Николетт задрожала от того, как спокойно он это рассказывал. Себастьян опустил рубашку и покачал головой.
— Они очень опасны, Николетт. Когда кто-то посвящает каждый момент своего существования тому, чтобы уничтожить тебя, всю твою жизнь и все, что тебе дорого — это опасно.
— И Корпус — та сила, которая им противостоит?
— Есть и другие, но я не уверен, что кто-то занимается этим с такой же преданностью и организованностью, как мы. Ковены имеют свою оборону, некоторые способны посрамить Форт Нокс. Эти сражения больше напоминают осады, и если не происходит ничего действительно плохого, тамплиеры предпочитают сражаться, когда у них есть преимущество.
— Так тамплиеры склонны сражаться с солдатами Корпуса вроде тебя?
— И с отшельниками вроде тебя. Да.
— Зачем?
— Что ты имеешь в виду?
— Зачем ты сражаешься с ними? Ну то есть, ты силен, ты бессмертен или почти бессмертен, так зачем сражаться, когда можно оставить это позади?
К ее удивлению Себастьян улыбнулся почти тоскливо.
— Потому что я создан для того, чтобы защищать других, — тихо ответил он. — Каких-то триста семьдесят пять лет назад я прожигал жизнь в Амстердаме. Отец хотел, чтобы я занялся семейным бизнесом, а меня просто больше интересовали попойки и кутежи. Мой учитель нашел меня, и ему пришлось целую неделю убеждать меня в том, кто я такой. Я двигаю землю, знаешь ли, но благодаря сочетанию выпивки и отрицания я это успешно игнорировал, — он на мгновение умолк, отрешенно глядя перед собой. — Он пытался убедить меня, что моя жизнь таит в себе нечто большее, чем то, что я вижу перед собой. А потом он сдался, сказав, что должен кому-то помочь.
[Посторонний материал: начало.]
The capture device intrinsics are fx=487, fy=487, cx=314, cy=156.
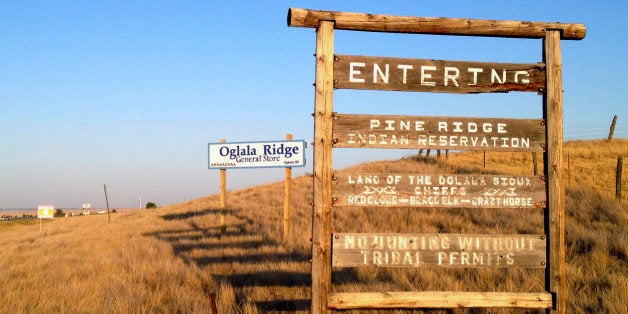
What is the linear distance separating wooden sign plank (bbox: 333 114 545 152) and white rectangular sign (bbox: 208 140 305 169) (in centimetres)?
974

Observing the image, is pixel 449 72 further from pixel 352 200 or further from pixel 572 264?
pixel 572 264

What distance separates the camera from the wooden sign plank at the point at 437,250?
17.7 feet

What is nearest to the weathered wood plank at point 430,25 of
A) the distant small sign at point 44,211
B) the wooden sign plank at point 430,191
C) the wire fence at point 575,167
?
the wooden sign plank at point 430,191

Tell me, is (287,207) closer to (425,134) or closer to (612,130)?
(425,134)

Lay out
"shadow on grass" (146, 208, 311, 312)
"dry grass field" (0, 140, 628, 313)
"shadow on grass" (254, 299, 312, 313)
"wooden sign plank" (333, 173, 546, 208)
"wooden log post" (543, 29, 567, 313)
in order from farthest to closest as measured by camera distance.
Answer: "shadow on grass" (146, 208, 311, 312), "dry grass field" (0, 140, 628, 313), "shadow on grass" (254, 299, 312, 313), "wooden log post" (543, 29, 567, 313), "wooden sign plank" (333, 173, 546, 208)

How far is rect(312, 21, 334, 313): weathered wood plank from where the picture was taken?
538 centimetres

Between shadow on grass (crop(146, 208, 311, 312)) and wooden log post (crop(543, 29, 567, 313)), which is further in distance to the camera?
shadow on grass (crop(146, 208, 311, 312))

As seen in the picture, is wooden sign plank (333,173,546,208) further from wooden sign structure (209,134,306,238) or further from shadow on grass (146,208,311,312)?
wooden sign structure (209,134,306,238)

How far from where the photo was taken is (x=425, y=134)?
5.55 meters

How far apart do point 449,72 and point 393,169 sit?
1924 centimetres

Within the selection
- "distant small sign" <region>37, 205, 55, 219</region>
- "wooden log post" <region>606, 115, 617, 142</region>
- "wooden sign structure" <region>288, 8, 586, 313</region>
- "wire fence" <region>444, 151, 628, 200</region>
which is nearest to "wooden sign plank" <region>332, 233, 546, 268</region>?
"wooden sign structure" <region>288, 8, 586, 313</region>

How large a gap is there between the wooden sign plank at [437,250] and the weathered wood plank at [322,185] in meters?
0.14

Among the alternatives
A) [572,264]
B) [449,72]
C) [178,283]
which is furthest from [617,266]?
[178,283]

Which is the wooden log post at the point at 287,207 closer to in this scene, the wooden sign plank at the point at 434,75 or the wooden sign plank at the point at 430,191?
the wooden sign plank at the point at 430,191
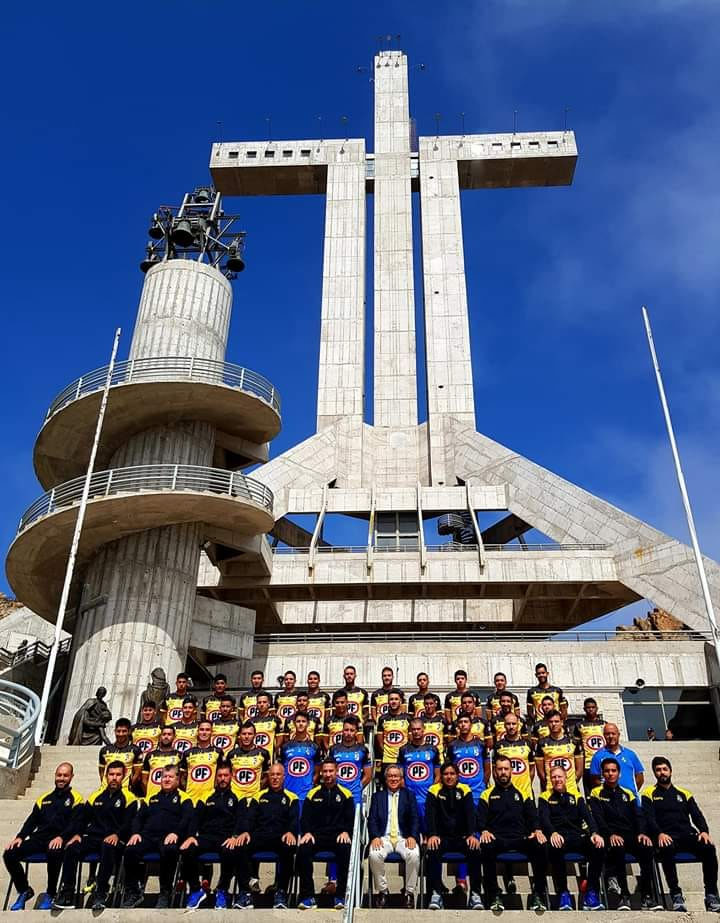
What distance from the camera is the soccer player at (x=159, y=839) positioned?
6559 millimetres

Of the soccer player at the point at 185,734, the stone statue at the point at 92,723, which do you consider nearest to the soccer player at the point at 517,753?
the soccer player at the point at 185,734

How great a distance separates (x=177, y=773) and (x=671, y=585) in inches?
700

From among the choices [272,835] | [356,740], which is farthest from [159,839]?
[356,740]

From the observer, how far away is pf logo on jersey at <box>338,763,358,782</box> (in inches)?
311

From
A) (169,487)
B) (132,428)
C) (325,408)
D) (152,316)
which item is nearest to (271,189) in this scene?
(325,408)

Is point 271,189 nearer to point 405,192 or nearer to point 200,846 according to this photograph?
point 405,192

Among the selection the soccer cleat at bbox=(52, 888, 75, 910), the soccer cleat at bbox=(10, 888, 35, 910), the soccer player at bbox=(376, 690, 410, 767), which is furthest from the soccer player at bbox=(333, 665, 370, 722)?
the soccer cleat at bbox=(10, 888, 35, 910)

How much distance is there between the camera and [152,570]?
58.1ft

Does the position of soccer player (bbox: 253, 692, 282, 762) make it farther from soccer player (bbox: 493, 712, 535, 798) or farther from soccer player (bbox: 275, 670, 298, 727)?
soccer player (bbox: 493, 712, 535, 798)

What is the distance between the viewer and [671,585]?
21.9m

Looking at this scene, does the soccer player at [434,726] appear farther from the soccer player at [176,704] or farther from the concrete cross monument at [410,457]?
the concrete cross monument at [410,457]

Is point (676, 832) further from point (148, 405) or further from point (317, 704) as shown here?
point (148, 405)

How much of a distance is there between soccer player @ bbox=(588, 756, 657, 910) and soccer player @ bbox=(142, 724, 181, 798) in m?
4.13

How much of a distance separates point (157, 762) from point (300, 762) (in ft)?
4.98
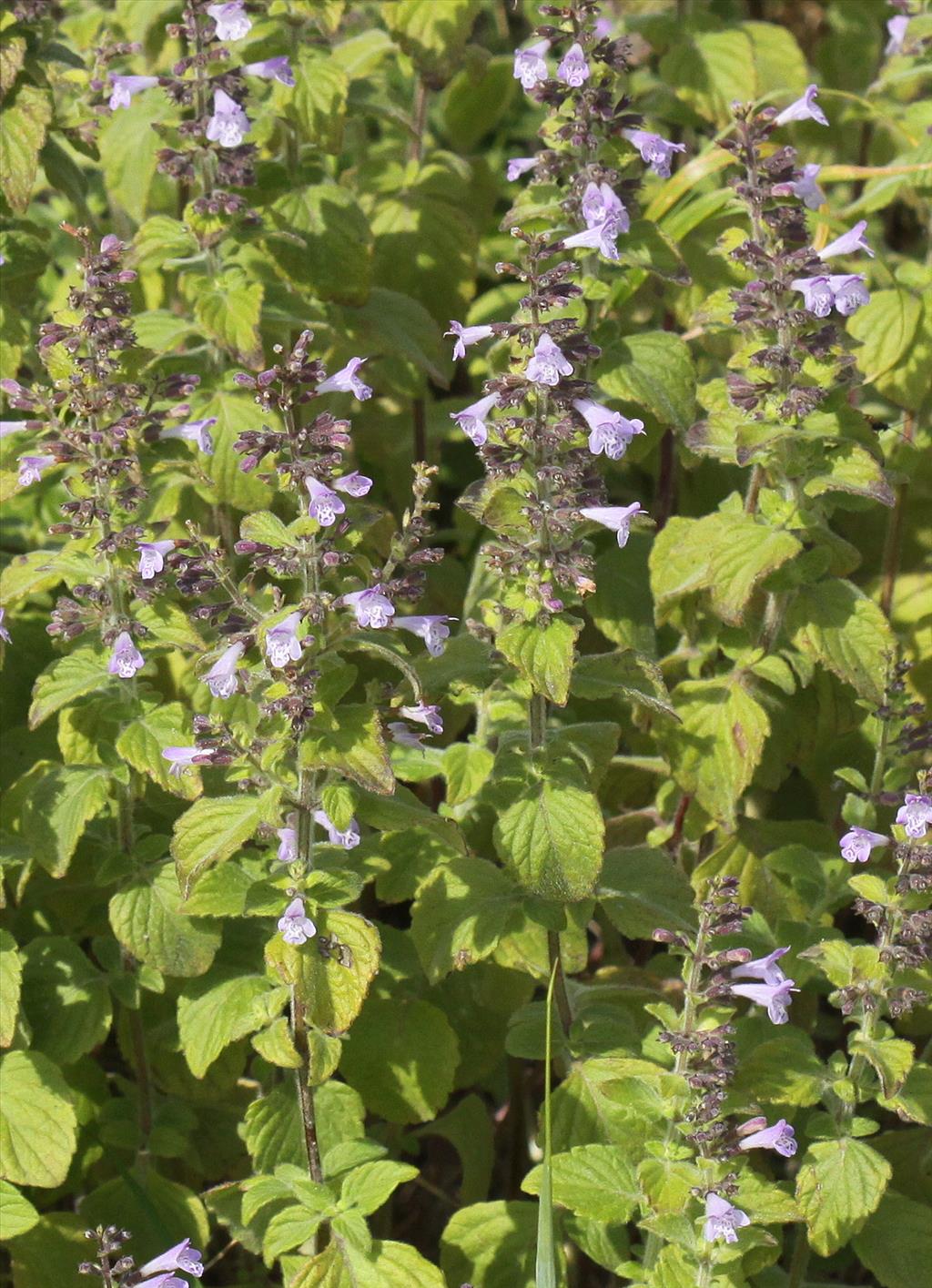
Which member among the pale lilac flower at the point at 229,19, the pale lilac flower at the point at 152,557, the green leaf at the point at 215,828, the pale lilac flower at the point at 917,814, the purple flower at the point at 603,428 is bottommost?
the pale lilac flower at the point at 917,814

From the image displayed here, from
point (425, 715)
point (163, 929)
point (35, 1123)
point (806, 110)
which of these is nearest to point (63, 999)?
point (35, 1123)

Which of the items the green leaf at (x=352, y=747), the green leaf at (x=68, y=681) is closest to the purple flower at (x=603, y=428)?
the green leaf at (x=352, y=747)

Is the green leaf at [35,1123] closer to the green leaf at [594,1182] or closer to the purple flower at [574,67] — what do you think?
the green leaf at [594,1182]

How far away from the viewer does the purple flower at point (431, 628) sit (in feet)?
10.2

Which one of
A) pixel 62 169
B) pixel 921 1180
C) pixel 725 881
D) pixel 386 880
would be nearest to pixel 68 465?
pixel 62 169

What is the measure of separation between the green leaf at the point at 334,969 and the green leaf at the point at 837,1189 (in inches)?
39.5

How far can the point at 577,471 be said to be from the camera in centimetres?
306

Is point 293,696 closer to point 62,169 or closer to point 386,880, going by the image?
point 386,880

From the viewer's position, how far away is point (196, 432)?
3.57 meters

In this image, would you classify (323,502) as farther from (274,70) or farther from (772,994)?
(274,70)

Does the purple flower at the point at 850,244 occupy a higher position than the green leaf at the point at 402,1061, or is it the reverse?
the purple flower at the point at 850,244

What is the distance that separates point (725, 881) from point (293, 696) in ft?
2.87

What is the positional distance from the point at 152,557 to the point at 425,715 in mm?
639

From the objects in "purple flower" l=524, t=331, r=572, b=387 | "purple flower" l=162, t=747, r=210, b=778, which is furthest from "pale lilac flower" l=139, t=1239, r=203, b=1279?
"purple flower" l=524, t=331, r=572, b=387
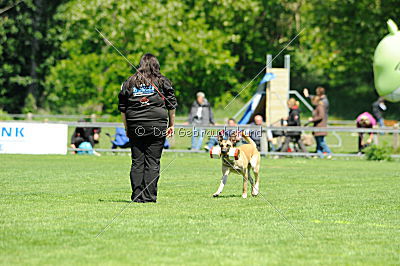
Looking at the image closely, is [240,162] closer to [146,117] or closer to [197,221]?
[146,117]

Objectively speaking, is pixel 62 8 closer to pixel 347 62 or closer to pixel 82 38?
pixel 82 38

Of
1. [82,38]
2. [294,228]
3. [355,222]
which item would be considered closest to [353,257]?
[294,228]

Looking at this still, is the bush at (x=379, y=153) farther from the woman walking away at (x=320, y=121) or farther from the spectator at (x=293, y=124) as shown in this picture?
the spectator at (x=293, y=124)

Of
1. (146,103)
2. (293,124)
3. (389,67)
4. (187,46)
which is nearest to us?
(146,103)

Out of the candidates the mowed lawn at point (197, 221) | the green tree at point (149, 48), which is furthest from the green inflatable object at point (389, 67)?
the green tree at point (149, 48)

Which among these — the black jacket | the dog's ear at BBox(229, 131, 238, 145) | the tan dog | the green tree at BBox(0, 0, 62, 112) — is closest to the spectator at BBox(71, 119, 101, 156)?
the tan dog

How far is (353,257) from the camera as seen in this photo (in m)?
7.05

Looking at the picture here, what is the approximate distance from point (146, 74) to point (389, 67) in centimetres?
1391

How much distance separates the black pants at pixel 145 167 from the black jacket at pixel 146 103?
230mm

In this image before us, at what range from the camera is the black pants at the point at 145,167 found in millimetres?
10797

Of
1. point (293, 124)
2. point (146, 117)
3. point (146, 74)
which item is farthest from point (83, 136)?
point (146, 74)

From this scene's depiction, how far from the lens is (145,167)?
10.9 meters

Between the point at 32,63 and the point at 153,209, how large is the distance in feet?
169

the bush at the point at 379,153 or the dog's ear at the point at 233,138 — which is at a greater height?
the dog's ear at the point at 233,138
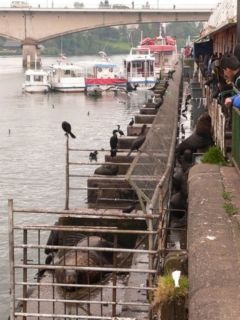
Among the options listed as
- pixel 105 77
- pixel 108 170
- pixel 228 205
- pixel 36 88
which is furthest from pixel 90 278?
pixel 105 77

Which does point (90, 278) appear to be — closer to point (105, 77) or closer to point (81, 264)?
point (81, 264)

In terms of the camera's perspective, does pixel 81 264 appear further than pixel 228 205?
Yes

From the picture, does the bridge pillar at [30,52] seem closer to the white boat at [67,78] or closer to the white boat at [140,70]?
the white boat at [67,78]

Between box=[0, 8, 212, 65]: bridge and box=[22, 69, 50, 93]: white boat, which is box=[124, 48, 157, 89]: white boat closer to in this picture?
box=[22, 69, 50, 93]: white boat

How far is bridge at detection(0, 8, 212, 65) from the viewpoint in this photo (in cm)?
10021

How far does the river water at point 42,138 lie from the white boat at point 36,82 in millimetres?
1421

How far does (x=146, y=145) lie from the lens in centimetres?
1186

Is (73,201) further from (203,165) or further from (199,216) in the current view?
(199,216)

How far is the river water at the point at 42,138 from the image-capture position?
84.3ft

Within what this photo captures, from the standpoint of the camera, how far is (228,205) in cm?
893

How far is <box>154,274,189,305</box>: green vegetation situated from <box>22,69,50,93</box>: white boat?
2880 inches

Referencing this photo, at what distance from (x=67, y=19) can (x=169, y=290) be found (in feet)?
314

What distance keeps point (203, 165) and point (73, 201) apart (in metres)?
12.8

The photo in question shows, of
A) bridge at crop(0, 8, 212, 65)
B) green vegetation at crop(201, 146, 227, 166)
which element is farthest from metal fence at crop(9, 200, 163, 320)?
bridge at crop(0, 8, 212, 65)
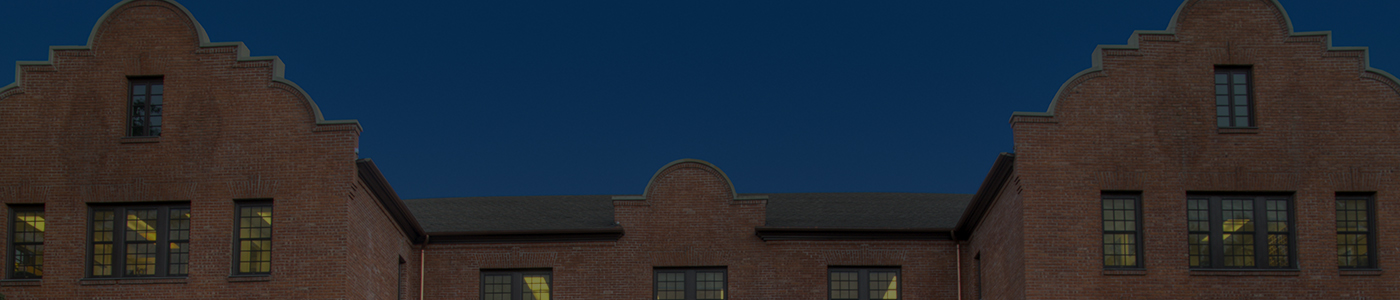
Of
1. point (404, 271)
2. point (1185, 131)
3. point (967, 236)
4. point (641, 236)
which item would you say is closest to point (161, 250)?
point (404, 271)

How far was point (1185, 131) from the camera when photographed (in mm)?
25203

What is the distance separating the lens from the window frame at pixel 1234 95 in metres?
25.5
Николетт села, с раскрытыми глазами слушая историю Себастьяна. Тяжело было видеть в подтянутом серьезном мужчине мальчика с дикими глазами, который разрушал сам себя. Но это была история Себастьяна, и она не была уверена, сколько людей удостоилось редкой почести услышать ее.
— Шутки ради я решил последовать за ним, и мы со всех ног помчались в Дрезден. Там молодой парень нажил себе серьезных проблем. Он провел ночь с любовницей, а когда проснулся, начал исторгать огонь. Любовница его выдала, вмешалась церковь, и его должны были казнить.
— Но ты спас его?
Улыбка Себастьяна просияла как солнце, и у Николетт перехватило дыхание. В этом мужчине еще жила искорка того дикого мальчика. Она представляла себе, каким он мог выглядеть, когда обрел дело своей жизни.
— Мы его спасли. Мы забрали его оттуда и нашли место в ковене в Мантуе. Теперь он учитель. Потрясающе владеет магией стихий, и его просто обожают ученики, тяготеющие к огню.
— Ты выглядишь счастливым, — тихо сказала Николетт.
— Я не могу спасти всех, — так же тихо ответил Себастьян. — Но я спас его.